- _ACTIVITY_: Determine how many lines in the records hold the word "warthog". Return the number alone.

- _THE INPUT_:
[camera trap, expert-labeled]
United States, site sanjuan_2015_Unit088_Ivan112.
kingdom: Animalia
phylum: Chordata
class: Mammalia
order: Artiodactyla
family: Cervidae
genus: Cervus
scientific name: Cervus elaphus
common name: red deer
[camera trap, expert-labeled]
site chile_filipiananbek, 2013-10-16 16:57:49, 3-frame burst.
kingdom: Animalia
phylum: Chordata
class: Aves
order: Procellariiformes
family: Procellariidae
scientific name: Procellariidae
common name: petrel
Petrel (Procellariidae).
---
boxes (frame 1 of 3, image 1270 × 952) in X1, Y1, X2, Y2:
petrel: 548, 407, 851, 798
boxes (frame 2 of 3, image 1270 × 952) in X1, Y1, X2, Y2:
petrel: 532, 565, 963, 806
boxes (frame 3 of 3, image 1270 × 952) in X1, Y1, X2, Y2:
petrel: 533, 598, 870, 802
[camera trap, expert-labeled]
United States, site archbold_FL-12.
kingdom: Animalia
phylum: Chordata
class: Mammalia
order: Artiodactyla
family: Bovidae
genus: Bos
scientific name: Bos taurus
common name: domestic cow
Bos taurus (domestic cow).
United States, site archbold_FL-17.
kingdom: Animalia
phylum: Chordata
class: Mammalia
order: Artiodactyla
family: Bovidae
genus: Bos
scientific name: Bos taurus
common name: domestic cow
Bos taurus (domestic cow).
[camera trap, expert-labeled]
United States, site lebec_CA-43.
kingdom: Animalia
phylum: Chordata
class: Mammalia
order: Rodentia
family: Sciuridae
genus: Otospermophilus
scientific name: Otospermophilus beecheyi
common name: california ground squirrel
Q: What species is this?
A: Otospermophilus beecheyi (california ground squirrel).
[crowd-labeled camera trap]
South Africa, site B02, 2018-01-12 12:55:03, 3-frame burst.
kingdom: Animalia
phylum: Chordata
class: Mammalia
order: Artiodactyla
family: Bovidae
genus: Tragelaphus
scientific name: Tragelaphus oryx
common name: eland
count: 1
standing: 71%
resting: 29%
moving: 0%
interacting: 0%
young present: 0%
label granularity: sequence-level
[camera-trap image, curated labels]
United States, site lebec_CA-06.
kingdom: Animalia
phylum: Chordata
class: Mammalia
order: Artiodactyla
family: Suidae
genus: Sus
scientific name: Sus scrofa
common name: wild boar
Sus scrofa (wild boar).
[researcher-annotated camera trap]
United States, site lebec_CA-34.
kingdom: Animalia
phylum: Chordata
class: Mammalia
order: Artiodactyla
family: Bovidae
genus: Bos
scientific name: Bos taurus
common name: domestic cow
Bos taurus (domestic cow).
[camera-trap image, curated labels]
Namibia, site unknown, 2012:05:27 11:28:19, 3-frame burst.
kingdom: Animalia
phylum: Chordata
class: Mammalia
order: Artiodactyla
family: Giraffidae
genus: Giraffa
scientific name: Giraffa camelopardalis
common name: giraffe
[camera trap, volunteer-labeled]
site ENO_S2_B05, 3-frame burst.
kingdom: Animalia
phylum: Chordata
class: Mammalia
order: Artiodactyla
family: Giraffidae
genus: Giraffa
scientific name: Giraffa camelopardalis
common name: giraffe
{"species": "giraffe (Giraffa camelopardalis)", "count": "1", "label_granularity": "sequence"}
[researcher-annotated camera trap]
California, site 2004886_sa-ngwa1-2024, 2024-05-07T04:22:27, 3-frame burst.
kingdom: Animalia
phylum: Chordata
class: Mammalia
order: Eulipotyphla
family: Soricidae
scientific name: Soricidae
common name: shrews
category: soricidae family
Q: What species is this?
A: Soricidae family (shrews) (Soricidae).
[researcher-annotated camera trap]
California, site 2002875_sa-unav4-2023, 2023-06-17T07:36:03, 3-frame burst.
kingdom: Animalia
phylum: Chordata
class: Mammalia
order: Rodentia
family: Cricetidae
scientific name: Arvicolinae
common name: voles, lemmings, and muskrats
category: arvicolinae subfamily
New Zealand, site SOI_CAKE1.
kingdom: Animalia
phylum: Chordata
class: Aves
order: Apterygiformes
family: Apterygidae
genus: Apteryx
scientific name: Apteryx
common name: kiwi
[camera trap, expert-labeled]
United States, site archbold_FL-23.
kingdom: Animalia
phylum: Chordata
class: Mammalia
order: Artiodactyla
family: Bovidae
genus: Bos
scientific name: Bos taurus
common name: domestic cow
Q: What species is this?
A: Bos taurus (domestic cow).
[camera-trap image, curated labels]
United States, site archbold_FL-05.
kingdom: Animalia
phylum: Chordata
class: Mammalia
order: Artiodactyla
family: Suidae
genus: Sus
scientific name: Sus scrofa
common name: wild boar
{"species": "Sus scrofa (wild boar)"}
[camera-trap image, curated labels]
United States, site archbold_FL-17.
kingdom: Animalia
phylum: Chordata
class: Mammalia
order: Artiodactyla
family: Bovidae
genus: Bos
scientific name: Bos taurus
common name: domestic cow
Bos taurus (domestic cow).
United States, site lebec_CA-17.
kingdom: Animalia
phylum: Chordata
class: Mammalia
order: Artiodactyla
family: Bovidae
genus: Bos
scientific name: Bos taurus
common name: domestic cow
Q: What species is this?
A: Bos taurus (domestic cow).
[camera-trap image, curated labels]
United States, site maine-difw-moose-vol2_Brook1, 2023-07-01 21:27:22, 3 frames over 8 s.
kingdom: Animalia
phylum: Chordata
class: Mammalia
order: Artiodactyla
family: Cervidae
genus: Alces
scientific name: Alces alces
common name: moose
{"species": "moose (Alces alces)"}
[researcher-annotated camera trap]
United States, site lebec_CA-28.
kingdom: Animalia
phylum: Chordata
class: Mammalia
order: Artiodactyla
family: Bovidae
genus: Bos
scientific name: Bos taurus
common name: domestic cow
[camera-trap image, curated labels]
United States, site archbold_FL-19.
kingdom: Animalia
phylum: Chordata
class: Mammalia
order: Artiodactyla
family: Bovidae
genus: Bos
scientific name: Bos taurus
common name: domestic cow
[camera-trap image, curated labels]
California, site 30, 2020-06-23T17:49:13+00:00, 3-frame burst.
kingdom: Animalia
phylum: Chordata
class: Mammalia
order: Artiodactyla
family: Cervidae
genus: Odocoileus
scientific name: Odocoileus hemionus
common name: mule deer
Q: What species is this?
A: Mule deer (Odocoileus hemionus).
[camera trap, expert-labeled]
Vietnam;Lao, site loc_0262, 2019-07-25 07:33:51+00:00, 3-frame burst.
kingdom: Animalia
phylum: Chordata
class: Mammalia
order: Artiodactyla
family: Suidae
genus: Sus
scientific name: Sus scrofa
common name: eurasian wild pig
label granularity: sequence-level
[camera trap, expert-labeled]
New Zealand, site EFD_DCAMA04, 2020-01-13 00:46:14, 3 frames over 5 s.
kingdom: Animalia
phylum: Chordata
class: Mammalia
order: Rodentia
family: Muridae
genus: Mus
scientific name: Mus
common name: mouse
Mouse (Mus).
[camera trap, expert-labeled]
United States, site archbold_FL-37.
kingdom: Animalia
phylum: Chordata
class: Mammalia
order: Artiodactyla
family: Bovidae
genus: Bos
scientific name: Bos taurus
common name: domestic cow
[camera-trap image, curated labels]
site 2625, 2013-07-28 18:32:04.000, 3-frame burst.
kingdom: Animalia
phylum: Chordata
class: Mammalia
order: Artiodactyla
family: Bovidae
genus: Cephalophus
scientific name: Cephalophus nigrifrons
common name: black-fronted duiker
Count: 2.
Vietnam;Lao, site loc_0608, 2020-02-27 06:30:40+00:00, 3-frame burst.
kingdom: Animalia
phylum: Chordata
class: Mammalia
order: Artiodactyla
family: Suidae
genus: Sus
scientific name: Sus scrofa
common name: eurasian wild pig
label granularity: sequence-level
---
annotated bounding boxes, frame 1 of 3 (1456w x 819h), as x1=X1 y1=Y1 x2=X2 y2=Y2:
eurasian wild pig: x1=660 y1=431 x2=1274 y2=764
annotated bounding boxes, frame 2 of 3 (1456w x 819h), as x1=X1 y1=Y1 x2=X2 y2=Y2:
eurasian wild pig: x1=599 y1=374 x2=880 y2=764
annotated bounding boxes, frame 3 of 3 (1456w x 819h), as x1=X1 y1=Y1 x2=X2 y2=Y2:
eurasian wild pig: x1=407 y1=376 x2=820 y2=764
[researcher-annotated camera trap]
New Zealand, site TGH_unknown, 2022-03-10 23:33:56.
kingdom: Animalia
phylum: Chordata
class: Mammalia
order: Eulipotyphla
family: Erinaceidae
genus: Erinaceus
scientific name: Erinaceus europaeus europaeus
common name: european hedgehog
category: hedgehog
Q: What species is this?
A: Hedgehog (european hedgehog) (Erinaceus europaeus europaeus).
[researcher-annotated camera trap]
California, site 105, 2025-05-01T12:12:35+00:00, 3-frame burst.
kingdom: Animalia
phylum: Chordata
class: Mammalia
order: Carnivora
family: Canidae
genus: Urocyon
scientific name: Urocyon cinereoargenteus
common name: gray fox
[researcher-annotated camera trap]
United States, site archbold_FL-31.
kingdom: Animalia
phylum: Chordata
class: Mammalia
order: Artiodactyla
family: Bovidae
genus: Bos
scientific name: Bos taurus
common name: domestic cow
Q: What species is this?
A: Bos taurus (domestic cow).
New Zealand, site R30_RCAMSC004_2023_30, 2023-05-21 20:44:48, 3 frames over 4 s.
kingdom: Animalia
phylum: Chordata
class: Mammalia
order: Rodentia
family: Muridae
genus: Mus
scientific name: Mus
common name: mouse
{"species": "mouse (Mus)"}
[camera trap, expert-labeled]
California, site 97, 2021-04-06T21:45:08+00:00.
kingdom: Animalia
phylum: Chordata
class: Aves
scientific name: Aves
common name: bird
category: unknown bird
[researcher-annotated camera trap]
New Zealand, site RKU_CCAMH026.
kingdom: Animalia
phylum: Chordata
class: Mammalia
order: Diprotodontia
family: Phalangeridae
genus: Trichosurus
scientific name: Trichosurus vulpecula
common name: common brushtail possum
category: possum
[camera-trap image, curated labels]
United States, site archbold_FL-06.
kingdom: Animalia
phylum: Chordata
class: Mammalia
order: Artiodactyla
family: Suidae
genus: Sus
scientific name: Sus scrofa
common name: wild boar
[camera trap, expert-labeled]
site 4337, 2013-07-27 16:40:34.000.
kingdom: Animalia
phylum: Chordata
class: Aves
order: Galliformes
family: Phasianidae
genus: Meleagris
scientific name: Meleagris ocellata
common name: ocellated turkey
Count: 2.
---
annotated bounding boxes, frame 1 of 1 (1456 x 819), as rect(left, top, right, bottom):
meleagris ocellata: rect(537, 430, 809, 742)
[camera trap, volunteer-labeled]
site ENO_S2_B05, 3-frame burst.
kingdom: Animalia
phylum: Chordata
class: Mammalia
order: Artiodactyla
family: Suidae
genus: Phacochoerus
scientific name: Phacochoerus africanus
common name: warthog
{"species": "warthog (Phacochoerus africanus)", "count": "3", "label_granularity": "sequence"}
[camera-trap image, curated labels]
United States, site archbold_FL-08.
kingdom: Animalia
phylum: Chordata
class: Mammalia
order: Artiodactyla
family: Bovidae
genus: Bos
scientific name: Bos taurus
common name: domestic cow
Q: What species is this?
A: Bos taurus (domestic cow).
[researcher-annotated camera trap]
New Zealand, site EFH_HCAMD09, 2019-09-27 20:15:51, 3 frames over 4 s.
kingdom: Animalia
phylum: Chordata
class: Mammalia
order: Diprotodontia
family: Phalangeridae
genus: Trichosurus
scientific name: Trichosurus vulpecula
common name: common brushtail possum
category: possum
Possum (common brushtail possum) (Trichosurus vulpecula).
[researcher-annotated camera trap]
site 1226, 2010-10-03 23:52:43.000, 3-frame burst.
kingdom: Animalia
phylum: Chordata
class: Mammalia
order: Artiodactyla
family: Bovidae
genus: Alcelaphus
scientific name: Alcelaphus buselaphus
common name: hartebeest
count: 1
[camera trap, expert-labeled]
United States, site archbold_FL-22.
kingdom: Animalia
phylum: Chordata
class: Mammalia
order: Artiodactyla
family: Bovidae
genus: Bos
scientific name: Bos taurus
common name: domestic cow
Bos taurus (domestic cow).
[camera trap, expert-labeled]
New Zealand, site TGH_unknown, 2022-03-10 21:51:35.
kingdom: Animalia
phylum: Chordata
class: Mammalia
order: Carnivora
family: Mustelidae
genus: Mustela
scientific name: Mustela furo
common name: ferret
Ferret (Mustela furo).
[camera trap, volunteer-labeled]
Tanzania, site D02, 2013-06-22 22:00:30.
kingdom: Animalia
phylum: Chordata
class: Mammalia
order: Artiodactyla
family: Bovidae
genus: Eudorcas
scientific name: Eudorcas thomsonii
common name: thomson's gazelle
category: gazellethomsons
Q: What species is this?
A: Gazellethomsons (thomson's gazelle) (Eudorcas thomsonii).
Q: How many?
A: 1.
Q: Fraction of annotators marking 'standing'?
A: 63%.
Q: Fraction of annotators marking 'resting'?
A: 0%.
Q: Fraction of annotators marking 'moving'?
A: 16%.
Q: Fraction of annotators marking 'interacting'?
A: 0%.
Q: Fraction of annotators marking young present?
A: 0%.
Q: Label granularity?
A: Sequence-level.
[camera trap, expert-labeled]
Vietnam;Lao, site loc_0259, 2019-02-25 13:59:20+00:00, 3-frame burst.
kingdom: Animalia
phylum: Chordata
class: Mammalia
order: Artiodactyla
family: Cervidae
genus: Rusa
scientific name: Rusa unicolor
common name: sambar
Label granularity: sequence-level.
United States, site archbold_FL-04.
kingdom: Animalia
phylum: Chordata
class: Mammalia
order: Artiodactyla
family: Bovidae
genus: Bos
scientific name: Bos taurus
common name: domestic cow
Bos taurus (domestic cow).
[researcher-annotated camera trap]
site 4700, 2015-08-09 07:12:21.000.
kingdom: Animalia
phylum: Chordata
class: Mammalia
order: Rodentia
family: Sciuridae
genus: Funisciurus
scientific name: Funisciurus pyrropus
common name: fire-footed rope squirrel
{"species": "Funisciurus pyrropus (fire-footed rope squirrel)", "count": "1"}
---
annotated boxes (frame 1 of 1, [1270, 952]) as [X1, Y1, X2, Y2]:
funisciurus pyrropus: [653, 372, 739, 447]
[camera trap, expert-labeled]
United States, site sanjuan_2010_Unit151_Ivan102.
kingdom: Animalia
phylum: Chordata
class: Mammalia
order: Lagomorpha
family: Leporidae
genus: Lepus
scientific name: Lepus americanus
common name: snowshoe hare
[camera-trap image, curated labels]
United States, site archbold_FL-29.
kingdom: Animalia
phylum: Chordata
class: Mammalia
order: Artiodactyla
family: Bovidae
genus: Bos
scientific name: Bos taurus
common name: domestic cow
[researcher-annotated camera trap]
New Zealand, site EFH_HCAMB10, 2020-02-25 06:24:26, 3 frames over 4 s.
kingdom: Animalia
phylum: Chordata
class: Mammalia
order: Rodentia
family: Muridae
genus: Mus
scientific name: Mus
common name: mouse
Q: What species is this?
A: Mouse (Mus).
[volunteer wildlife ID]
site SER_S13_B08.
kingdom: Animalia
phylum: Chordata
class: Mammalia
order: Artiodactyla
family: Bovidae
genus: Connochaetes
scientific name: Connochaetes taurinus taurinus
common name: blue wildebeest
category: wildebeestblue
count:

- _FINAL ANSWER_: 2